Several labour rights activists have been arrested in the recent past, including the Amalgamated Rural Teachers’ Union of Zimbabwe (Artuz) leadership over various charges observers say were trumped up and meant to silence critics of the regime.

Bere said several freedoms have been eroded in Zimbabwe, a cause for concern for many who now feel the heavy-handedness of the state, especially in dealing with critics and the opposition.

“The right to free expression, association and the right to protest have all disappeared.  You can almost get convinced that they are determined to fail at any cost. The situation is just terrible and there is no end in sight. Elections will just make it worse as violent repression will increase.”

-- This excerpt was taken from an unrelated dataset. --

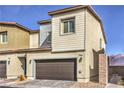 Two-story home showcasing a two-car garage door and manicured landscaping at 4234 Lunar Canyon Ave, North Las Vegas, NV 89084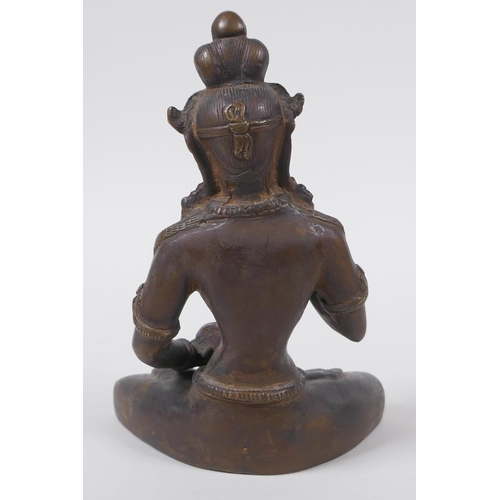 43 - An antique Tibetan bronze figure of Buddha holding a vajra and bell, 16cm high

He said the government must stop the persecution of activists and NGOs.

“(There is need to) initiate an inclusive and comprehensive reform process that touches both the political reforms necessary for a return to constitutionalism (notice that I am not saying political reforms necessary for a free and fair election – because constitutionalism – not merely elections – should be our obsession) and a return to a life-sustaining economy that saves all of us.”

“These are difficult steps that cannot happen without acknowledgement from the current leadership and necessary support from the good people in Zimbabwe and the international community.”  

He said what was standing in the way of reform and progress in Zimbabwe is lack of ethical leadership that cares about the people.

“For that reason, we are most likely going to remain on the road to perdition until the contradictions have reached their limits and the nation will pay a price that is not unavoidable,” Bere said.

On worries that Zimbabwe is headed for a bloodbath ahead of the 2023 elections, Bere said: “That is an understatement – we are heading towards a bloodbath. But if anyone thinks only human rights defenders are under siege they are deluded.”

“Everyone is under siege. The pattern is emerging. They started with the attack on the opposition – the recalls – aimed at capturing the opposition. They moved to the judiciary with the Amendment Bill Number 2 and the infamous (Chief Justice Luke) Malaba debacle. They are coming after the Law Society.”

“With the Health Services Bill, they are coming after the doctors. With the Private Voluntary Organisation Amendment Bill – they are coming after the NGOs. There will be the Patriotic Act and many others. We are heading into the dark ages – not the human rights defenders – all of us and we must wake up and smell the blood – it’s not coffee time.”

He said both Zanu PF and opposition parties should acknowledge the power of the people in dealing with the crisis in Zimbabwe, adding that ordinary citizens were now frustrated by political shenanigans.

“While the leadership may take time to understand the path towards returning power to the people, ordinary Zimbabweans are frustrated with the shenanigans and are ready for broad-based dialogue – led by grassroots communities and giving a voice to their struggles.”